Kosovo-Serben wollen weg
Unabhängigkeitserklärung und Anschluß an die Republik Serbien angekündigt. Damit könnte das von der Regierung in Belgrad abgenickte Abkommen mit Kosovo-Albanern scheitern
Von Werner Pirker *
Zwar hat auch das serbische Parlament – wenige Stunden vor Ablauf eines EU-Ultimatums – dem »Normalisierungsabkommen« zwischen der Regierung in Belgrad und der kosovo-albanischen Führung, das die administrative Eingliederung des mehrheitlich von Serben bewohnten nördlichen Kosovo in das Sezessionsgebilde vorsieht, am Sonntag abend zugestimmt. Doch droht dieses am Widerstand der betroffenen Bevölkerung zu scheitern. Anfang nächster Woche wollen die Vertreter von vier serbischen Gemeinden ihr Siedlungsgebiet für unabhängig erklären und ein Parlament ins Leben rufen. Als »Autonome Provinz« wolle man sich dann der Republik Serbien anschließen.

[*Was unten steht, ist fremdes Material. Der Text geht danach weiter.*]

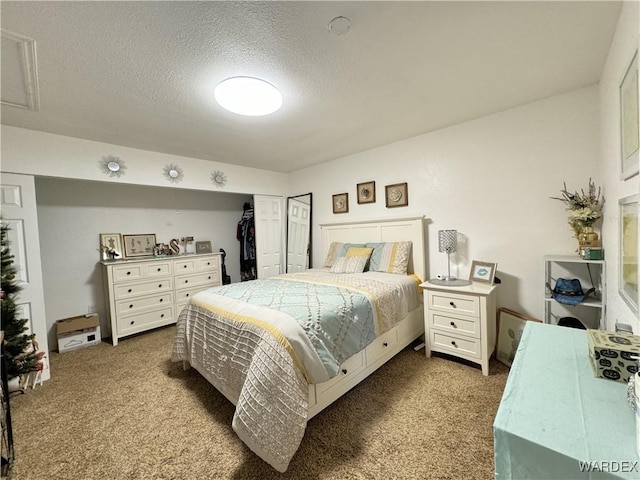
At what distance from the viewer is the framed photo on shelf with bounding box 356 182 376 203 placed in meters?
3.46

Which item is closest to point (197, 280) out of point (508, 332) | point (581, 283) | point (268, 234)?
point (268, 234)

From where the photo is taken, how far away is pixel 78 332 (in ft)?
9.90

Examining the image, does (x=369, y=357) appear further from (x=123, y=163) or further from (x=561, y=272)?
(x=123, y=163)

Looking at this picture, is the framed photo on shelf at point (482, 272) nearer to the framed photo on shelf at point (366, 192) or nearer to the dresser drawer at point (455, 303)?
the dresser drawer at point (455, 303)

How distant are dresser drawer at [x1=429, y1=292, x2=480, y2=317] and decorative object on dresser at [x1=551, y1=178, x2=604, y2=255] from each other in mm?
836

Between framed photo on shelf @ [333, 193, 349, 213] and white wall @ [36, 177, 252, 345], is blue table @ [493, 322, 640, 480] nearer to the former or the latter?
framed photo on shelf @ [333, 193, 349, 213]

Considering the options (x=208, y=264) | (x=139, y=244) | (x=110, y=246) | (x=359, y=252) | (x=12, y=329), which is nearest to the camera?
(x=12, y=329)

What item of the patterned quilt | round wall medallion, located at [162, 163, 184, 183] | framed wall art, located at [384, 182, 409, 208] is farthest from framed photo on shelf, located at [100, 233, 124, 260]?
framed wall art, located at [384, 182, 409, 208]

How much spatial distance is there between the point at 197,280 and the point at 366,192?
2794 mm

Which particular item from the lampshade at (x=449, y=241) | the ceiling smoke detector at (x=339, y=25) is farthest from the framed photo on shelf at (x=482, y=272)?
the ceiling smoke detector at (x=339, y=25)

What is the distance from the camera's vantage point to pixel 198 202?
4395 mm

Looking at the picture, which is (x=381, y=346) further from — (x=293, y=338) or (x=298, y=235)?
(x=298, y=235)

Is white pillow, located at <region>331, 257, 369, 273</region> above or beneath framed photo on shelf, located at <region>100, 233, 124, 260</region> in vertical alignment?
beneath

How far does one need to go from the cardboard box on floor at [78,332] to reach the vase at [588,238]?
4925 millimetres
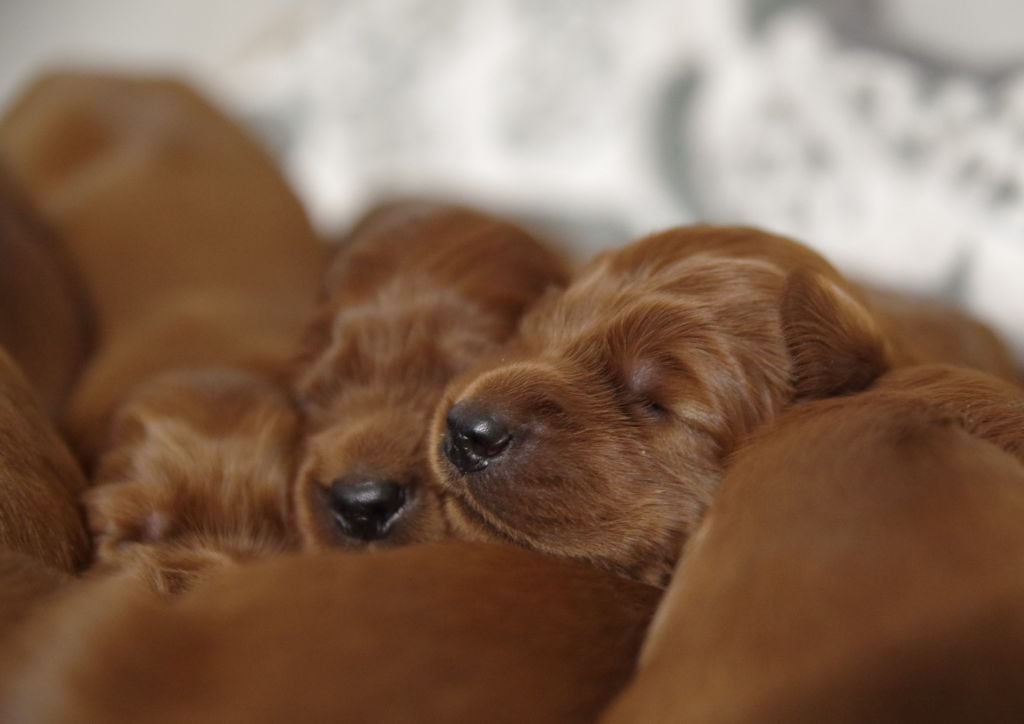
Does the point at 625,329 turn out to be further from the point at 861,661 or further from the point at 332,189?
the point at 332,189

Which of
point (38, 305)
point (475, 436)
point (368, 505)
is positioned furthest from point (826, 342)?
point (38, 305)

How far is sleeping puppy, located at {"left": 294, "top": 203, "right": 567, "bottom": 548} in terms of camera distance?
121cm

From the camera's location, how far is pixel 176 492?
1.31 metres

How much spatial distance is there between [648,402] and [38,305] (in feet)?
3.73

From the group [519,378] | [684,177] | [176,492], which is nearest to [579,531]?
[519,378]

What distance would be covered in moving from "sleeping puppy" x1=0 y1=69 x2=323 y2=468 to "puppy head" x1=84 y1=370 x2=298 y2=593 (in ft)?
0.33

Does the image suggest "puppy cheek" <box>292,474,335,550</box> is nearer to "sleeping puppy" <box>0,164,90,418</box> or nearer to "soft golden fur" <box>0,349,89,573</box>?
"soft golden fur" <box>0,349,89,573</box>

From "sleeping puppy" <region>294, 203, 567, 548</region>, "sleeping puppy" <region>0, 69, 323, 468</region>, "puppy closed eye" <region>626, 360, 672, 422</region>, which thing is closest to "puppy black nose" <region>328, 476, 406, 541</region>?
"sleeping puppy" <region>294, 203, 567, 548</region>

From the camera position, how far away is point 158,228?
204cm

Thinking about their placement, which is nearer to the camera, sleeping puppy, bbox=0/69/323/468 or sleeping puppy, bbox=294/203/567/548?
sleeping puppy, bbox=294/203/567/548

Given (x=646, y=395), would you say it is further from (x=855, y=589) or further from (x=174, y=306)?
(x=174, y=306)

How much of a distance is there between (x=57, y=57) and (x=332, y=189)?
1.62 m

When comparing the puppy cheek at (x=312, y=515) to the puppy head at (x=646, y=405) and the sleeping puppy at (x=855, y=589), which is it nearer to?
the puppy head at (x=646, y=405)

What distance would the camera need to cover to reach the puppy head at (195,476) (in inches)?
49.1
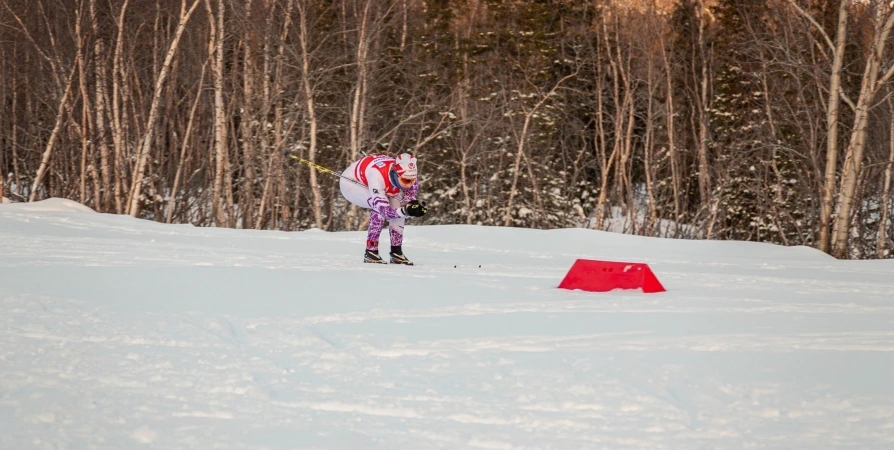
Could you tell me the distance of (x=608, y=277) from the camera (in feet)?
37.8

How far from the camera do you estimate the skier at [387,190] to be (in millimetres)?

Allein die Tatsache eines Abkommens zwischen den beiden Seiten läuft auf eine De-facto-Anerkennung der illegalen Lostrennung des Kosovo durch Belgrad hinaus. Zudem negiert die Vereinbarung das Recht der Kosovo-Serben, die sich nicht in einen von ihnen als illegitim empfundenen Staat eingliedern lassen wollen, auf nationale Selbstbestimmung. Sie wollen sich mit den ihnen zugesicherten Autonomierechten, deren Realisierung ihnen angesichts des monoethnischen Staatsverständnisses der kosovo-albanischen Führung äußerst fragwürdig erscheint, nicht zufrieden geben und beharren deshalb auf einer nationalen Existenz außerhalb der unter Mißachtung der UN-Resolution 1244 gegründeten »Republik Kosovo«.
Das Abkommen beinhaltet die Ausweitung der von Pristina ausgehenden Staatsmacht auf die serbischen Siedlungsgebiete im Norden. Bis Ende Mai sollen Voraussetzungen für eine neue Polizei- und Justizstruktur geschaffen werden. Zwei Wochen später soll ein Verfassungsgesetz in beiden Ländern verabschiedet werden. Für Belgrad bedeutet das nicht weniger als die Preisgabe seines eigens in der serbischen Verfassung verankerten Rechtsanspruches auf die Gesamtheit seines Territoriums. Die bisher von Belgrad bezahlten Staatsanwälte und Richter sowie Polizisten sollen von der albanischen Regierung in Pristina neue Arbeitsverträge erhalten. Serbien hätte sich somit von seiner südlichen Provinz de jure und de facto verabschiedet.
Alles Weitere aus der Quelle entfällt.